---------- DATA EXTRACT
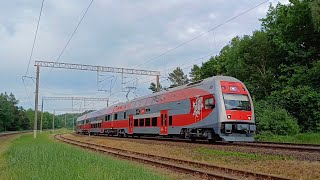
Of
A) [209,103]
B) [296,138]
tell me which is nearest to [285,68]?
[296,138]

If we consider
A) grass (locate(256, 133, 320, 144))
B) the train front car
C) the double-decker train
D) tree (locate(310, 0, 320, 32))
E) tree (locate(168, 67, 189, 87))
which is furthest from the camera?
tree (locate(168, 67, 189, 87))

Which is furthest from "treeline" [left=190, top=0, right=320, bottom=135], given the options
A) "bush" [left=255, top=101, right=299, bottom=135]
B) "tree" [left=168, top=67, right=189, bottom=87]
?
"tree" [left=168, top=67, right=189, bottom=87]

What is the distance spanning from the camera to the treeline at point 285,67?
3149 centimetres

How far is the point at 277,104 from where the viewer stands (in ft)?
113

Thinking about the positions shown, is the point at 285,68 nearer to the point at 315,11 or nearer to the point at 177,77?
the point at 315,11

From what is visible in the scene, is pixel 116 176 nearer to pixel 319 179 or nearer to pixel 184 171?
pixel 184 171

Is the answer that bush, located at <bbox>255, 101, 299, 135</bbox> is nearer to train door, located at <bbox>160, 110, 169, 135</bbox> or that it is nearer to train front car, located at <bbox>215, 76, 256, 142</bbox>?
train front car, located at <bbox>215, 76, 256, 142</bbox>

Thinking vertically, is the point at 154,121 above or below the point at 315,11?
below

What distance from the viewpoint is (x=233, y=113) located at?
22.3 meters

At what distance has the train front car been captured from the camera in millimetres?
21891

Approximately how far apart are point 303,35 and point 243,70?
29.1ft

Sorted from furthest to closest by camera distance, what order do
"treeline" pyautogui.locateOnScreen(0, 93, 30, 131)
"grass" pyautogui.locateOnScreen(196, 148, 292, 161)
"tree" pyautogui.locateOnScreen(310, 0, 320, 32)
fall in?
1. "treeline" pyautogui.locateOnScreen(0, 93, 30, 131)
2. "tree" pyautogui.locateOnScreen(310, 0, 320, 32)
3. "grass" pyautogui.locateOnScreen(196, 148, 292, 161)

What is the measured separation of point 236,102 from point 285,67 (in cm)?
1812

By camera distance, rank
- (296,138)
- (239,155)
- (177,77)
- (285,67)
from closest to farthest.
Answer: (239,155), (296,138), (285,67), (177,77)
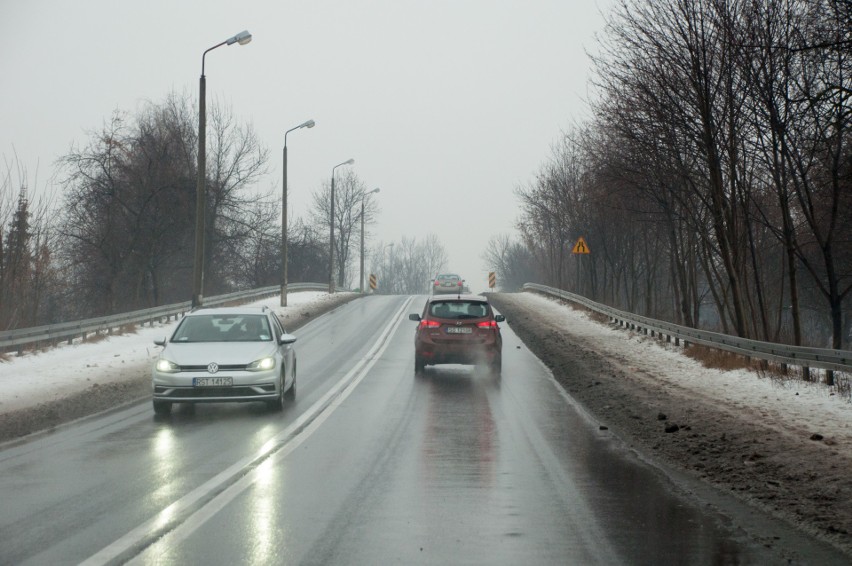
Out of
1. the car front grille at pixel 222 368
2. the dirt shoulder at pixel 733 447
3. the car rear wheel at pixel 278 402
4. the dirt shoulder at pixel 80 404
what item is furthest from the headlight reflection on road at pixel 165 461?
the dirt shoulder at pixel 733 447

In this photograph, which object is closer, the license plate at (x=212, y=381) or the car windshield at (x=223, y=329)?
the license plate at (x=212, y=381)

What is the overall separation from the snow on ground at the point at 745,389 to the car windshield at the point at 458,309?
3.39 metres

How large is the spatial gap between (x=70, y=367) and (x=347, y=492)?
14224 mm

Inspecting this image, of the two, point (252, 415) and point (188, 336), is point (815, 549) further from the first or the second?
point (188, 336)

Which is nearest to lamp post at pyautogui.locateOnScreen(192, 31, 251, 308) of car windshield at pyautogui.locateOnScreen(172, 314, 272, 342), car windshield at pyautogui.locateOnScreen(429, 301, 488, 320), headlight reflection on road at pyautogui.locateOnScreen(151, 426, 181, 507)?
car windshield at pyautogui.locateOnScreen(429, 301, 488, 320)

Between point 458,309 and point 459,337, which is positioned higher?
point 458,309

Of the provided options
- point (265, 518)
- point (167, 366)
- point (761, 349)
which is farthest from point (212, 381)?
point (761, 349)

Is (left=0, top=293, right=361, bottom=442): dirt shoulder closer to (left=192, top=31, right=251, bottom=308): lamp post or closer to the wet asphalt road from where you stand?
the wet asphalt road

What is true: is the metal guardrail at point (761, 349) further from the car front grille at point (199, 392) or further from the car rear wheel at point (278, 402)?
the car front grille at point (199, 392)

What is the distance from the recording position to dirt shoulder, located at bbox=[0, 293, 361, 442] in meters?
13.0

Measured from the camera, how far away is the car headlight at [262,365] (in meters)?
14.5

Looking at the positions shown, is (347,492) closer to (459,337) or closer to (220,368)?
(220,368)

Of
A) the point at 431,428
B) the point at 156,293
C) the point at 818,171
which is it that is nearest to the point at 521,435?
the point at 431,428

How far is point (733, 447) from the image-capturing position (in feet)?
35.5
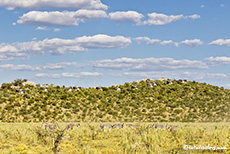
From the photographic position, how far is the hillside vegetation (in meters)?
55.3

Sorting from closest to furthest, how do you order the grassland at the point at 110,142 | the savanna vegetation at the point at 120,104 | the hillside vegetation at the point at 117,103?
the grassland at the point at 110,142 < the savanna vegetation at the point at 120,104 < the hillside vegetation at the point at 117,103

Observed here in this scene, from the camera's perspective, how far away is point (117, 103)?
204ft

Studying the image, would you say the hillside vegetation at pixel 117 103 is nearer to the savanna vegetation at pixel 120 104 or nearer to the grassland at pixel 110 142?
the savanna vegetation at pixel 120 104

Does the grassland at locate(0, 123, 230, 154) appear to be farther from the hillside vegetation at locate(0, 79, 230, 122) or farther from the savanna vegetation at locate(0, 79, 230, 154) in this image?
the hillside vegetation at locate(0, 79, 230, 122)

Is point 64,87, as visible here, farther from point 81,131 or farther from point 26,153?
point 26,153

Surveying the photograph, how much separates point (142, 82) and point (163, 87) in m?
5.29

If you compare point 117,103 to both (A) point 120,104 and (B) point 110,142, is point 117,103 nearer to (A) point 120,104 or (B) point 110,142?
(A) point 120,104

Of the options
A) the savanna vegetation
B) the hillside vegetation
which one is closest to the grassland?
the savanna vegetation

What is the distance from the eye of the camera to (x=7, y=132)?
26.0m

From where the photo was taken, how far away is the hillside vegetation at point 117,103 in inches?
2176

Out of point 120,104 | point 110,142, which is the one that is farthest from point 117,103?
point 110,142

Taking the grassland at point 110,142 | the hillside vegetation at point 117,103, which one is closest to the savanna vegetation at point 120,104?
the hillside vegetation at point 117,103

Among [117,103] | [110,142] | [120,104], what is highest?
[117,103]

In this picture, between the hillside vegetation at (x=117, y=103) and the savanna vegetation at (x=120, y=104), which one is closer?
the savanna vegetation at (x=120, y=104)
--------------------
### WORK TO BE COMPLETED
Give every record again exactly, apart from the pictures, which stay out.

### RIGHT ANSWER
Of
A) [209,103]
B) [296,138]
tell me which is nearest to [285,68]?
[296,138]

If we consider
A) grass (locate(256, 133, 320, 144))
B) the train front car
C) the double-decker train
D) tree (locate(310, 0, 320, 32))
E) tree (locate(168, 67, 189, 87))
which is furthest from the camera?
tree (locate(168, 67, 189, 87))

Which is furthest from "treeline" [left=190, top=0, right=320, bottom=135], given the options
A) "bush" [left=255, top=101, right=299, bottom=135]
B) "tree" [left=168, top=67, right=189, bottom=87]
?
"tree" [left=168, top=67, right=189, bottom=87]

What is the distance spanning from the camera to the treeline at point 285,67?
3149 centimetres

How far is the point at 277,104 from where the viewer stands (in ft)?
113

Thinking about the positions shown, is the point at 285,68 nearer to the point at 315,11 or nearer to the point at 177,77?
the point at 315,11

From what is visible in the scene, is pixel 116 176 nearer to pixel 319 179 or nearer to pixel 184 171?
pixel 184 171

Is the answer that bush, located at <bbox>255, 101, 299, 135</bbox> is nearer to train door, located at <bbox>160, 110, 169, 135</bbox> or that it is nearer to train front car, located at <bbox>215, 76, 256, 142</bbox>?
train front car, located at <bbox>215, 76, 256, 142</bbox>

Thinking vertically, is the point at 154,121 above or below the point at 315,11?
below

What distance from the viewpoint is (x=233, y=113) located at?
22.3 meters

At what distance has the train front car been captured from the camera in millimetres?
21891

Approximately how far apart are point 303,35 and point 243,70?
29.1ft

Sorted from furthest to closest by camera distance, what order do
"treeline" pyautogui.locateOnScreen(0, 93, 30, 131)
"grass" pyautogui.locateOnScreen(196, 148, 292, 161)
"tree" pyautogui.locateOnScreen(310, 0, 320, 32)
fall in?
1. "treeline" pyautogui.locateOnScreen(0, 93, 30, 131)
2. "tree" pyautogui.locateOnScreen(310, 0, 320, 32)
3. "grass" pyautogui.locateOnScreen(196, 148, 292, 161)

What is the measured separation of point 236,102 from point 285,67 (in cm)?
1812

By camera distance, rank
- (296,138)
- (239,155)
- (177,77)
- (285,67)
from closest to farthest.
Answer: (239,155), (296,138), (285,67), (177,77)
Out of
1. the car front grille at pixel 222 368
2. the dirt shoulder at pixel 733 447
3. the car rear wheel at pixel 278 402
4. the dirt shoulder at pixel 80 404
what item is furthest from the headlight reflection on road at pixel 165 461?
the dirt shoulder at pixel 733 447

In this photograph, which object is closer, the license plate at (x=212, y=381) or the car windshield at (x=223, y=329)?
the license plate at (x=212, y=381)

What is the overall separation from the snow on ground at the point at 745,389 to the car windshield at the point at 458,309?
3.39 metres

How large is the spatial gap between (x=70, y=367) and (x=347, y=492)?
14224 mm

Inspecting this image, of the two, point (252, 415) and point (188, 336), is point (815, 549) further from the first or the second?
point (188, 336)

Which is nearest to lamp post at pyautogui.locateOnScreen(192, 31, 251, 308) of car windshield at pyautogui.locateOnScreen(172, 314, 272, 342), car windshield at pyautogui.locateOnScreen(429, 301, 488, 320), headlight reflection on road at pyautogui.locateOnScreen(151, 426, 181, 507)?
car windshield at pyautogui.locateOnScreen(429, 301, 488, 320)

Between point 458,309 and point 459,337, which is positioned higher?
point 458,309

Of the provided options
- point (265, 518)
- point (167, 366)
- point (761, 349)
which is farthest from point (212, 381)?
point (761, 349)

Is (left=0, top=293, right=361, bottom=442): dirt shoulder closer to (left=192, top=31, right=251, bottom=308): lamp post or closer to the wet asphalt road from where you stand?
the wet asphalt road

What is true: is the metal guardrail at point (761, 349) further from the car front grille at point (199, 392) or further from the car rear wheel at point (278, 402)?
the car front grille at point (199, 392)

What is the distance from the recording position to dirt shoulder, located at bbox=[0, 293, 361, 442] in meters?
13.0

Measured from the camera, how far away is the car headlight at [262,365] (in meters)?
14.5

Looking at the positions shown, is (347,492) closer to (459,337) or closer to (220,368)?
(220,368)

Of
A) the point at 431,428
B) the point at 156,293
C) the point at 818,171
which is it that is nearest to the point at 521,435?
the point at 431,428

How far is point (733, 447) from the image-capturing position (in feet)?
35.5
From the photographic position, how far is the hillside vegetation (in meters)?
55.3

Sorting from closest to furthest, how do you order the grassland at the point at 110,142 | the savanna vegetation at the point at 120,104 | the hillside vegetation at the point at 117,103?
the grassland at the point at 110,142 < the savanna vegetation at the point at 120,104 < the hillside vegetation at the point at 117,103

Observed here in this scene, from the camera's perspective, how far away is point (117, 103)?
204ft

Studying the image, would you say the hillside vegetation at pixel 117 103 is nearer to the savanna vegetation at pixel 120 104 or nearer to the grassland at pixel 110 142?
the savanna vegetation at pixel 120 104

Does the grassland at locate(0, 123, 230, 154) appear to be farther from the hillside vegetation at locate(0, 79, 230, 122) or farther from the savanna vegetation at locate(0, 79, 230, 154) in this image?
the hillside vegetation at locate(0, 79, 230, 122)

Is point 64,87, as visible here, farther from point 81,131 or farther from point 26,153?
point 26,153

Surveying the photograph, how much separates point (142, 82) and point (163, 87) in m?
5.29

If you compare point 117,103 to both (A) point 120,104 and (B) point 110,142, is point 117,103 nearer to (A) point 120,104 or (B) point 110,142?
(A) point 120,104

Of the options
A) the savanna vegetation
B) the hillside vegetation
which one is closest to the grassland?
the savanna vegetation

What is the distance from the eye of the camera to (x=7, y=132)?
26.0m

From where the photo was taken, how far away is the hillside vegetation at point 117,103 in inches?
2176

Out of point 120,104 | point 110,142, which is the one that is farthest from point 117,103?
point 110,142

Taking the grassland at point 110,142 | the hillside vegetation at point 117,103, which one is closest to the savanna vegetation at point 120,104?
the hillside vegetation at point 117,103

Among [117,103] | [110,142] | [120,104], what is highest?
[117,103]

In this picture, between the hillside vegetation at (x=117, y=103) and the savanna vegetation at (x=120, y=104), which one is closer?
the savanna vegetation at (x=120, y=104)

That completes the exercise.